A medida surge no âmbito das medidas destinadas a formalizar o sector digital e aumentar a sua contribuição para a economia nacional.
“A partir do próximo ano, todas as empresas vão passar a pagar um por cento do rendimento. Mas a componente fundamental é que passam a cumprir com as suas obrigações fiscais e tributárias no nosso país”, afirmou segunda-feira (08), em Maputo, o presidente do Conselho de Administração do Instituto Nacional das Tecnologias de Informação e Comunicação (INTIC), Lourino Chemane.
A medida foi anunciada durante a cerimónia de entrega de licenças a 19 operadores de plataformas digitais, provedores intermediários de serviços electrónicos, operadores de centros de dados e serviços de computação em nuvem, realizada esta segunda-feira, na cidade de Maputo, a capital moçambicana.
Segundo Chemane, os operadores licenciados deverão igualmente pagar uma taxa de licenciamento correspondente a um salário mínimo nacional, valor definido para evitar que o processo de regulamentação constitua um entrave ao investimento no sector digital.
A fonte explicou que o novo enquadramento legal permitirá ao Estado exercer uma fiscalização mais efectiva sobre as empresas que actuam no espaço digital, ao mesmo tempo que reforça a protecção dos cidadãos, a segurança cibernética e o combate aos crimes informáticos.
Dados do INTIC indicam que cerca de 170 entidades já se encontram registadas, mas apenas 19 cumpriram os requisitos técnicos e documentais exigidos para o licenciamento.
“Não é qualquer entidade que promete ter condições técnicas que pode ser autorizada. É nossa responsabilidade garantir que apenas operadores com capacidade comprovada prestem serviços no espaço digital”, sublinhou Chemane.
O dirigente acrescentou que o novo regime obriga os provedores estrangeiros a designarem representantes legais em Moçambique, facilitando a interacção com as autoridades em casos relacionados com a protecção de dados, e reclamações dos utilizadores.
Para o INTIC, a entrada em vigor do sistema de licenciamento constitui um marco na operacionalização do quadro legal que regula a economia digital, contribuindo para o fortalecimento da confiança dos utilizadores e da soberania digital de Moçambique.

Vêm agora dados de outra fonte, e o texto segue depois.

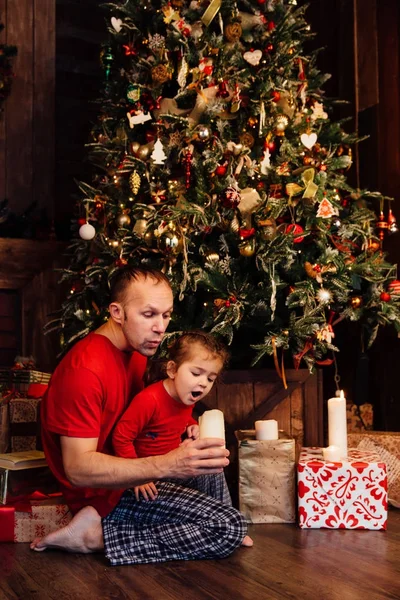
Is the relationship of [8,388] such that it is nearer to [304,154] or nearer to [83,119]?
[304,154]

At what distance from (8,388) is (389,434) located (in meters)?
1.89

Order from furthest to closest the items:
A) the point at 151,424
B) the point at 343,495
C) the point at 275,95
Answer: the point at 275,95 < the point at 343,495 < the point at 151,424

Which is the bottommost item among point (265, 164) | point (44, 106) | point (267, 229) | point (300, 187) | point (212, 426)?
point (212, 426)

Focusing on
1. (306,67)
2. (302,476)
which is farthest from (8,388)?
(306,67)

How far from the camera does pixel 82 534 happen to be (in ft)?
8.36

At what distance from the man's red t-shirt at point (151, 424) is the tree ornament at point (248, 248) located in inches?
35.2

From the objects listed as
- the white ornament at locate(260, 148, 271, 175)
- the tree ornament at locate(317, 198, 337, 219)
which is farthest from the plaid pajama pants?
the white ornament at locate(260, 148, 271, 175)

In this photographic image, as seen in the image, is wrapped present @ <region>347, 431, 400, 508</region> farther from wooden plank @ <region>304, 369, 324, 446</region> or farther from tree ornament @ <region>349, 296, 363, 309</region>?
tree ornament @ <region>349, 296, 363, 309</region>

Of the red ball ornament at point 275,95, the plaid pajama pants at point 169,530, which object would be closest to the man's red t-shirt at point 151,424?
the plaid pajama pants at point 169,530

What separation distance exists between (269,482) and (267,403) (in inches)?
16.9

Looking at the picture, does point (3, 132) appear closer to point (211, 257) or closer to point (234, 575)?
point (211, 257)

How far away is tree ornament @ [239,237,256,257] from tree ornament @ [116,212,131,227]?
0.66 metres

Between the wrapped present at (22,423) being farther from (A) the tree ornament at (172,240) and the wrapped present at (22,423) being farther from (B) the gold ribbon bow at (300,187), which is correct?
(B) the gold ribbon bow at (300,187)

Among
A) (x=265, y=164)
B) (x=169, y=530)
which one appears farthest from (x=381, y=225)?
(x=169, y=530)
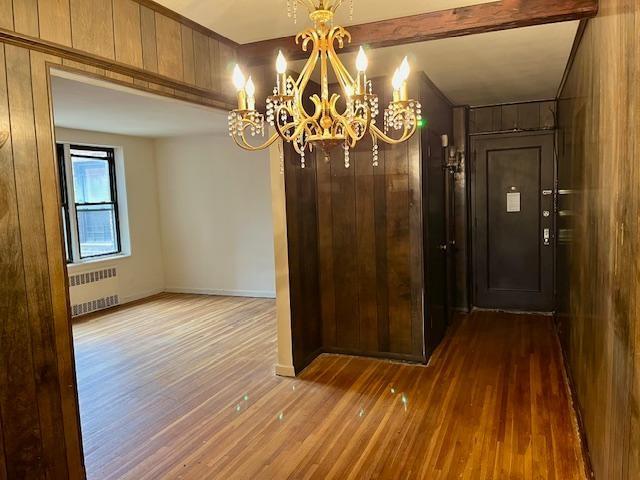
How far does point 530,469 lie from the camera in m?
2.63

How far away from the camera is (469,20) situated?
106 inches

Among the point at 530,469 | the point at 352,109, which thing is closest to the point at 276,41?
the point at 352,109

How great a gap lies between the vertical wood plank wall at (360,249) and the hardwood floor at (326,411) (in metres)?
0.28

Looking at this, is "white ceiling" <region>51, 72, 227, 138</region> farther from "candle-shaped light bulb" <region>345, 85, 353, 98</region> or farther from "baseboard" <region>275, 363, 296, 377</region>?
"baseboard" <region>275, 363, 296, 377</region>

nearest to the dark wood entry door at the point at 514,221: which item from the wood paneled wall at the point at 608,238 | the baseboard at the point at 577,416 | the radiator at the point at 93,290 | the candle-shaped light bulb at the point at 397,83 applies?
the baseboard at the point at 577,416

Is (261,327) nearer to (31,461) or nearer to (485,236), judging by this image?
(485,236)

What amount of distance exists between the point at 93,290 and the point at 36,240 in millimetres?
5155

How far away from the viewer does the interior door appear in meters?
4.35

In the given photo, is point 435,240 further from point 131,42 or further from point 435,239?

Por sua vez, o representante da Yango Moçambique, Momede Adamo, afirmou que a atribuição da licença reforça os esforços em curso para garantir que toda a actividade desenvolvida através da plataforma decorra dentro do quadro legal estabelecido pelas autoridades nacionais.
“Já estamos a trabalhar tanto com o Instituto Nacional das Tecnologias como com os conselhos municipais para licenciarmos os operadores, de modo que toda a operação esteja 100 por cento legal”, disse.

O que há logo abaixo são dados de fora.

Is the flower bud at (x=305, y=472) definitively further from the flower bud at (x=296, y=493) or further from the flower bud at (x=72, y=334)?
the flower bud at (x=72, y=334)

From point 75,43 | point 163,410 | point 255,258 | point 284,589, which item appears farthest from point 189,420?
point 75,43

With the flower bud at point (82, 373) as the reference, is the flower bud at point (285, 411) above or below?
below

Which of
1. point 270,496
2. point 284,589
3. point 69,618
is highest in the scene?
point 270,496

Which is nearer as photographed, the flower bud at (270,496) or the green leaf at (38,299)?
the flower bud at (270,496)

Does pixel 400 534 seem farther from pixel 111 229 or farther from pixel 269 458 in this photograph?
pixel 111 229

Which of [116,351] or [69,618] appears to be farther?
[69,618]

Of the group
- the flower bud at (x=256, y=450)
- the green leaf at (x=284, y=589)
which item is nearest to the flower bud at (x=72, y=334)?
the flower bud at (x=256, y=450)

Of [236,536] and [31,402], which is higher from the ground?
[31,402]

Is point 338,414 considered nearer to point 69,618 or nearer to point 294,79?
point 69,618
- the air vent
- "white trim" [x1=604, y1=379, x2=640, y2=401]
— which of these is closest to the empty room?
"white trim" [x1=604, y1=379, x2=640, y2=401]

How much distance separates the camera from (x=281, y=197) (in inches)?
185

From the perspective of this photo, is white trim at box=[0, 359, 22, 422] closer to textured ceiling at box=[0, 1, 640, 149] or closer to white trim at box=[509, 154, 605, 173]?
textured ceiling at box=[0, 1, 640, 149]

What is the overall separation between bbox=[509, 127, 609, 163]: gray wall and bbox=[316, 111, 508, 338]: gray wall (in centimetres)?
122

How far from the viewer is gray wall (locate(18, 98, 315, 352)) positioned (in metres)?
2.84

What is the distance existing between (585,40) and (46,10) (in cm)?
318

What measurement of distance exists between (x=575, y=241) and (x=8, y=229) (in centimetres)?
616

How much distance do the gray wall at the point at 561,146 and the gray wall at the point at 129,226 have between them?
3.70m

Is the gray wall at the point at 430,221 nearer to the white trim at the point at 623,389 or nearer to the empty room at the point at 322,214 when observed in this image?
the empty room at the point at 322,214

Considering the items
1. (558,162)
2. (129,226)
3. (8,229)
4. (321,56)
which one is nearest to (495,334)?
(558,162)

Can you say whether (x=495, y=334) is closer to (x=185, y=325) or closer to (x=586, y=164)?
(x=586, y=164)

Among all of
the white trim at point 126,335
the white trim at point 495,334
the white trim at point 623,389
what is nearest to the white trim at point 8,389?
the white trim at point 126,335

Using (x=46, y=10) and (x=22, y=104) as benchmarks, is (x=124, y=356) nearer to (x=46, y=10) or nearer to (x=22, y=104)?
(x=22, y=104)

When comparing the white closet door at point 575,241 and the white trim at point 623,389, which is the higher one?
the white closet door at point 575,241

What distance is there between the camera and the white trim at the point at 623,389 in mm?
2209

Questionado sobre alegadas ocorrências envolvendo motoristas associados à plataforma, Adamo reconheceu a existência de algumas reclamações, mas esclareceu que estas estão maioritariamente relacionadas com questões operacionais, incluindo ajustes de tarifas.
Relativamente a informações que circulam nas redes sociais sobre mortes ou actos de violência envolvendo motoristas de plataformas digitais, explicou que alguns casos reportados não ocorreram durante a prestação do serviço através da aplicação.
“Existem alguns casos, mas não aconteceram durante a actividade de táxi por aplicativo. Pode tratar-se de um motorista que trabalha na plataforma, mas o incidente ocorreu fora da actividade laboral”, esclareceu.
O representante da Yango apelou igualmente à divulgação responsável de informações relacionadas com o sector, defendendo que os factos sejam previamente confirmados junto das autoridades competentes.